Task requirements: Word for word, restate every line of the material.

Records supplied:
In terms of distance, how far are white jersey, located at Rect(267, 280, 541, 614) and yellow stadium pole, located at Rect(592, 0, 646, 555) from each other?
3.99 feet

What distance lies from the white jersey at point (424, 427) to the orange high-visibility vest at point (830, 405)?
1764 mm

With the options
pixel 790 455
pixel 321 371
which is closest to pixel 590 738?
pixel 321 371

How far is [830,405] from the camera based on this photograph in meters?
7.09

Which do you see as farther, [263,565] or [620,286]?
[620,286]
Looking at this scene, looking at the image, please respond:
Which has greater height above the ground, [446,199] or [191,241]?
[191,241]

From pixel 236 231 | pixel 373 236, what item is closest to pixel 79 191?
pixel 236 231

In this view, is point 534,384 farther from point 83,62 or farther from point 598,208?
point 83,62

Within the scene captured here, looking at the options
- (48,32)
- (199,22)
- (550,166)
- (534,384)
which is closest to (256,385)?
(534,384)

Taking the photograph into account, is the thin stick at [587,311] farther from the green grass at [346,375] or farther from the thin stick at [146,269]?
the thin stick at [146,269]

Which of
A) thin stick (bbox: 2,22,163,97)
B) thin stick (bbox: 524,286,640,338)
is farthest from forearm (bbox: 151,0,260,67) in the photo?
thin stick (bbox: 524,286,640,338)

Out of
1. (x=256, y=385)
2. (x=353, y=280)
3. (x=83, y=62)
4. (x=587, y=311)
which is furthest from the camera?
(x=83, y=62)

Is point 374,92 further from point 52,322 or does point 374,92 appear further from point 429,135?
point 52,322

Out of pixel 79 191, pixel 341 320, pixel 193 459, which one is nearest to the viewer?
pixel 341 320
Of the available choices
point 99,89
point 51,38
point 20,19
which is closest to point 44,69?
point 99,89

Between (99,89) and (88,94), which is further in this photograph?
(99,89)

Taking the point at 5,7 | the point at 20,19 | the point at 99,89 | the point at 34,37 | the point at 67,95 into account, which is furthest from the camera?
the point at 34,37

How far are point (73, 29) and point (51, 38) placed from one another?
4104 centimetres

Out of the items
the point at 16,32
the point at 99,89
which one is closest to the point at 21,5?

The response:
In terms of distance, how far are white jersey, located at Rect(267, 280, 541, 614) and yellow stadium pole, located at Rect(592, 0, 646, 555) from each other?
3.99 feet

What distance lies from the white jersey at point (424, 427) to the orange high-visibility vest at point (830, 405)?
1764 mm

With the options
pixel 790 455
pixel 321 371
which is closest to pixel 590 738?
pixel 321 371

How far is [830,405] from the camera based on this photograph in meters?
7.09

Which do you see as farther, [263,565] or [620,286]?
[620,286]
Looking at this scene, looking at the image, please respond:
Which has greater height above the ground, [446,199] or [191,241]?
[191,241]

From pixel 236 231 | pixel 373 236, what item is closest to pixel 79 191?
pixel 236 231

In this view, is point 534,384 farther from point 83,62 or farther from point 598,208?
point 83,62

Within the scene captured here, looking at the options
- (48,32)
- (199,22)
- (550,166)
- (534,384)
which is closest to (256,385)?
(534,384)

Taking the photograph into account, is the thin stick at [587,311] farther from the green grass at [346,375] or farther from the thin stick at [146,269]?
the thin stick at [146,269]

Which of
A) thin stick (bbox: 2,22,163,97)
B) thin stick (bbox: 524,286,640,338)
is farthest from forearm (bbox: 151,0,260,67) in the photo?
thin stick (bbox: 524,286,640,338)

Out of
1. (x=256, y=385)
2. (x=353, y=280)
3. (x=83, y=62)
4. (x=587, y=311)
which is furthest from the camera?
(x=83, y=62)

Is point 374,92 further from point 52,322 or does point 374,92 appear further from point 429,135?
point 52,322

Out of pixel 79 191, pixel 341 320, pixel 193 459, which one is nearest to the viewer?
pixel 341 320
Of the available choices
point 99,89
point 51,38
point 20,19
which is closest to point 44,69?
point 99,89

Between (99,89) and (88,94), which is further in this photograph?
(99,89)

Taking the point at 5,7 | the point at 20,19 | the point at 99,89 | the point at 34,37 | the point at 67,95 into account, which is furthest from the camera?
the point at 34,37

How far are point (73, 29) and point (51, 38) placed from one another?
4104 centimetres

Out of the items
the point at 16,32
the point at 99,89
which one is closest to the point at 21,5?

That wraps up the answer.